As noted above, no state has explicitly placed restrictions on employer drug-free workplace policies. However, nine states (Arizona, Connecticut, Delaware, Illinois, Maine, Minnesota, Nevada, New York, and Rhode Island) have antidiscrimination or reasonable accommodation provisions as part of their medical marijuana laws that may impact how employers enforce such policies.
These antidiscrimination or reasonable accommodation provisions may raise questions as to whether employers can act when an employee or potential employee is a medical marijuana subscriber or has tested positive for marijuana. Further, because many state marijuana laws are relatively new, there may not be much guidance for employers to follow when implementing drug-related workplace rules.
Two recent cases in New England highlight the complexity of the relationship between marijuana and the workplace. In July 2017, Massachusetts’ highest court ruled that an employee who was terminated after testing positive for marijuana could proceed with a claim against her employer based on the state’s disability discrimination statute. Then, one month later, in August 2017, a Connecticut federal district court ruled that a job applicant could bring a lawsuit against her potential employer for discrimination under Connecticut’s medical marijuana law when the employer rescinded a job offer based on the applicant’s positive drug test for marijuana during the preemployment drug screening.
While these decisions are generating a lot of attention right now, it remains to be seen whether the courts will ultimately rule in favor of employers’ drug-free workplace policies. No doubt, employers will pay close attention as these cases work their way through the judicial system.
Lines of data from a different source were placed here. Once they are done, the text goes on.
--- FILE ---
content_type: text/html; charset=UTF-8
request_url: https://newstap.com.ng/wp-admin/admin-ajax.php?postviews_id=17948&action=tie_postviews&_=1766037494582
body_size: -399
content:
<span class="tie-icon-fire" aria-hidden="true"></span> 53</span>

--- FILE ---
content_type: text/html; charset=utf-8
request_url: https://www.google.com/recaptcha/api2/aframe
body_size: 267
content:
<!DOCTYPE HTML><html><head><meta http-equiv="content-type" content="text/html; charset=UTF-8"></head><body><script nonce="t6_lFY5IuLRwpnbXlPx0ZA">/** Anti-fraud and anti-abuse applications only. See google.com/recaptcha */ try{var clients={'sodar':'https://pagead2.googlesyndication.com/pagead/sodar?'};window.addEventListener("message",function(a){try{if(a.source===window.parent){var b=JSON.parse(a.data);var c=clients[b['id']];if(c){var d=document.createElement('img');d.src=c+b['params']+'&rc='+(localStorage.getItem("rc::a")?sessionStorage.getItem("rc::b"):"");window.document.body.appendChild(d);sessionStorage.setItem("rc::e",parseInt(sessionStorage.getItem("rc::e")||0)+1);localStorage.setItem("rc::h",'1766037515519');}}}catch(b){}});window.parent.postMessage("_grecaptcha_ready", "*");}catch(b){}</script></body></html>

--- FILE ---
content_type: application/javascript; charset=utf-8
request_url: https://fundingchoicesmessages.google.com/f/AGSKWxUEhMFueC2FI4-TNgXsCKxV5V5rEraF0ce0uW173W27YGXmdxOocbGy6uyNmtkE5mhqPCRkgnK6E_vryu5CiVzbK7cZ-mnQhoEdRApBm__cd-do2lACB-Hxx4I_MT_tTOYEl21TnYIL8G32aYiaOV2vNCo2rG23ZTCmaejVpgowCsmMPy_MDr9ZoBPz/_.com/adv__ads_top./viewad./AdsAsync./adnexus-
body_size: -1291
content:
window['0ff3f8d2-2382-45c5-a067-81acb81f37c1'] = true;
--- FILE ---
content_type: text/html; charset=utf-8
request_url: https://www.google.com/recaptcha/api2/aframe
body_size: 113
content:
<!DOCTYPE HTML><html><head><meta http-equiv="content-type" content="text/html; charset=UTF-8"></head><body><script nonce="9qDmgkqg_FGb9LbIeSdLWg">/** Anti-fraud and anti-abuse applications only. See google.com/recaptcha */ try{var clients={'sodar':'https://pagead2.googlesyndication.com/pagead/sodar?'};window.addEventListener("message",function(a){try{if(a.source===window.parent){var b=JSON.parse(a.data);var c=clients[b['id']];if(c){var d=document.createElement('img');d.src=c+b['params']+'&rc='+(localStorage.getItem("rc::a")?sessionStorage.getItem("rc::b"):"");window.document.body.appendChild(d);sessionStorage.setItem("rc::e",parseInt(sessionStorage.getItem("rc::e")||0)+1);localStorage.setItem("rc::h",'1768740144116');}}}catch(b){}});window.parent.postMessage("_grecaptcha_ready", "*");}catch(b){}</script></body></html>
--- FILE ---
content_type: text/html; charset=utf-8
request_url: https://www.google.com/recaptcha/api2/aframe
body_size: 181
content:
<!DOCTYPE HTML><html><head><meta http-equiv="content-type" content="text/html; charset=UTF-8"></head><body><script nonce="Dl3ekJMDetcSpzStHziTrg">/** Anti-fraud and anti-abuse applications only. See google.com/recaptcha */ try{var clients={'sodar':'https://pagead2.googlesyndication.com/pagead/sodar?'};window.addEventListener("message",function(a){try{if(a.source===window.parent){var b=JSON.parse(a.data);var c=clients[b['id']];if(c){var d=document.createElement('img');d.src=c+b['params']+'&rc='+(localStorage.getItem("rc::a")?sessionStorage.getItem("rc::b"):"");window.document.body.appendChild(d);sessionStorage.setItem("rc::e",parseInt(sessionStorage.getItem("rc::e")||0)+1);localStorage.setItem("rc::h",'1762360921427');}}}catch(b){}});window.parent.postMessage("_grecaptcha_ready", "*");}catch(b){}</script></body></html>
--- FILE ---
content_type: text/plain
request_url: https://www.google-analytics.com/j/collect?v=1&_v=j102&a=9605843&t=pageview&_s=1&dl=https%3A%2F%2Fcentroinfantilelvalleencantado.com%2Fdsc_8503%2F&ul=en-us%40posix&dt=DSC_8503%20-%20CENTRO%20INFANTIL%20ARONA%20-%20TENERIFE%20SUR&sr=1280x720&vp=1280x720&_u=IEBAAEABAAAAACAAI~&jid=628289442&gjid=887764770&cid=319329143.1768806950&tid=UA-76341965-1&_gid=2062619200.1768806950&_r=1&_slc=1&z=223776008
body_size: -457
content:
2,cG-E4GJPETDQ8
Though medical marijuana is legal in the majority of states, employers are left with questions about its use in the workplace and the potential impact on drug-free workplace policies and workplace safety. It remains to be seen how states and courts will address these issues going forward, but employers will pay close attention as developments unfold. As marijuana-related laws continue to develop, employers will likely navigate a state-by-state patchwork of laws for guidance, unless the federal government steps in to provide clarity.